┌──

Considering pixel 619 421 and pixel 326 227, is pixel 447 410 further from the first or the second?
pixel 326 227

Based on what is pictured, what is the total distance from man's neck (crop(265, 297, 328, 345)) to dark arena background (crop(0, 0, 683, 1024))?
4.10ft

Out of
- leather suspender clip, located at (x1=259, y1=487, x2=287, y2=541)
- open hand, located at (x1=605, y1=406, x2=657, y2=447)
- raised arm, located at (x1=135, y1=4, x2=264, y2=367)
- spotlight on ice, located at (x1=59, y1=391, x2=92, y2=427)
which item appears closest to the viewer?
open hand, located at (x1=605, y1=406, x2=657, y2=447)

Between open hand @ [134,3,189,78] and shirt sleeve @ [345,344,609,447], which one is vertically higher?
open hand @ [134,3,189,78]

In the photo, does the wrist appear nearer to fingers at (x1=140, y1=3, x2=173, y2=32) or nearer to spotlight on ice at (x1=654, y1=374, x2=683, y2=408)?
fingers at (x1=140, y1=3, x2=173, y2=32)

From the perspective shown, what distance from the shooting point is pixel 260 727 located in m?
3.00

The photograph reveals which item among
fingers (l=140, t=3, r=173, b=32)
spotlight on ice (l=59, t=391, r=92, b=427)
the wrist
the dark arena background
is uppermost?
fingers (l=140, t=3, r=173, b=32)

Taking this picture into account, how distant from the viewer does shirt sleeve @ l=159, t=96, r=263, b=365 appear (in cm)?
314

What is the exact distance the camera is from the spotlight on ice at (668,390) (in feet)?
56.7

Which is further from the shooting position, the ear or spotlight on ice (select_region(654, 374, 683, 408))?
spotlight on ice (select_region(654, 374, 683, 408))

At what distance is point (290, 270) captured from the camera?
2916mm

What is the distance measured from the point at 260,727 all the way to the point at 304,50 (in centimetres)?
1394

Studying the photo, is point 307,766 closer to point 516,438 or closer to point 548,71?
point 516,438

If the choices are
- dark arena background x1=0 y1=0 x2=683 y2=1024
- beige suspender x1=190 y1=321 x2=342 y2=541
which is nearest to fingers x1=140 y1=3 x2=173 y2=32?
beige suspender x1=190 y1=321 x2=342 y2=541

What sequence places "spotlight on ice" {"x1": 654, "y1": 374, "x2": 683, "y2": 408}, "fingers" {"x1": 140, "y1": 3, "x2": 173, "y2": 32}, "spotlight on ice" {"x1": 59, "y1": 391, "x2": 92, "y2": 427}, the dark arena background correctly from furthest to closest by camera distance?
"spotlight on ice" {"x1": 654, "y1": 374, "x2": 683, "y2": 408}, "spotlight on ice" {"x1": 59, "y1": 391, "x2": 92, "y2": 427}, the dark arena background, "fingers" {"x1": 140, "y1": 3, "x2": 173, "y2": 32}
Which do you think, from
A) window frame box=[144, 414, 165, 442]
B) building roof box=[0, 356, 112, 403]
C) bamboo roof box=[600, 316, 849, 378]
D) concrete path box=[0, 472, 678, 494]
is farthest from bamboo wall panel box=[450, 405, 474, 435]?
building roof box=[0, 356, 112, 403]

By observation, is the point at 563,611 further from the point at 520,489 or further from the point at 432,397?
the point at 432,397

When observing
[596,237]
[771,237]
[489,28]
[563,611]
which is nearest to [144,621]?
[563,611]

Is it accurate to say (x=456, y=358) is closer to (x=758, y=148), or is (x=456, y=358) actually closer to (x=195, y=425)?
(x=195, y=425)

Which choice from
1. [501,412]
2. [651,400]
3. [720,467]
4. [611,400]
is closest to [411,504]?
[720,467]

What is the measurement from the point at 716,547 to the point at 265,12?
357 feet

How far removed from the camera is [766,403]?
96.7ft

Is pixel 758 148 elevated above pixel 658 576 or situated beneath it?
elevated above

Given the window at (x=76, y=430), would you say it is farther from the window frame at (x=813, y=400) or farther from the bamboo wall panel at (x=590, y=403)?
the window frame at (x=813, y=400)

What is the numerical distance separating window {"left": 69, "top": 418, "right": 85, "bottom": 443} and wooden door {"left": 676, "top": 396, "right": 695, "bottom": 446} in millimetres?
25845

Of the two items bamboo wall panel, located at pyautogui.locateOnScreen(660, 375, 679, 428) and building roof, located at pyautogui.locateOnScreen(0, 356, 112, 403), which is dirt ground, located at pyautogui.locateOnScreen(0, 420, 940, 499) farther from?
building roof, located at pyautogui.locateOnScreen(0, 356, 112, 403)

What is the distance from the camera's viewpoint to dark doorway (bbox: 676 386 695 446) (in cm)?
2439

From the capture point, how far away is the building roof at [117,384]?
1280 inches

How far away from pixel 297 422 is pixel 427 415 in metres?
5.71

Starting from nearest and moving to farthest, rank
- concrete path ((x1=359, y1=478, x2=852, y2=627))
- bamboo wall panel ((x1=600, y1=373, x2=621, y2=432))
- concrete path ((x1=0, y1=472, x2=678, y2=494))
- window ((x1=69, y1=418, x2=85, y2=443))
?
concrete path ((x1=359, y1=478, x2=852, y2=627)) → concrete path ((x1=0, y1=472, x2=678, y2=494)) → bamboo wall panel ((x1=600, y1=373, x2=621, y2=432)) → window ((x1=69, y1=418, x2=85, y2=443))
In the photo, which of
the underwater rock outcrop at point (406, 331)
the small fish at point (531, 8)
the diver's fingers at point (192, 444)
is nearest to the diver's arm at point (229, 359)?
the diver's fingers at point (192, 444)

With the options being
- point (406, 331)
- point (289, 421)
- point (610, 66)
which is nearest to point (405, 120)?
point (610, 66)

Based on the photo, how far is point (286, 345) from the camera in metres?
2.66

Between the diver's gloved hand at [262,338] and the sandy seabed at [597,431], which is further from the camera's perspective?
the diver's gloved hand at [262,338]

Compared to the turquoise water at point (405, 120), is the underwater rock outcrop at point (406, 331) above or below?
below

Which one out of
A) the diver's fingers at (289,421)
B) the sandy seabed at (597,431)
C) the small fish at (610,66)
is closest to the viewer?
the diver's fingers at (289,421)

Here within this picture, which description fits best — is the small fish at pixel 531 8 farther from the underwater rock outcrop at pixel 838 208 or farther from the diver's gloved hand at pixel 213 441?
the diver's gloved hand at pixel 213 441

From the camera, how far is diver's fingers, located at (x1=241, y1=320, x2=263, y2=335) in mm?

└──

> _Your instructions_
Reproduce the items word for word, starting at the line that contains "Compared to the" and ending with the final line of the items.

> _Correct result_
Compared to the turquoise water at point (405, 120), is the underwater rock outcrop at point (406, 331) above or below?
below

Which one out of
A) the diver's fingers at (289,421)
B) the sandy seabed at (597,431)
C) the small fish at (610,66)
is closest to the viewer?
the diver's fingers at (289,421)

Here within this picture, which description fits best — is the small fish at pixel 531 8 farther from the underwater rock outcrop at pixel 838 208 or farther from the diver's gloved hand at pixel 213 441?
the diver's gloved hand at pixel 213 441

From the camera, how far is diver's fingers, located at (x1=241, y1=320, x2=263, y2=335) in mm?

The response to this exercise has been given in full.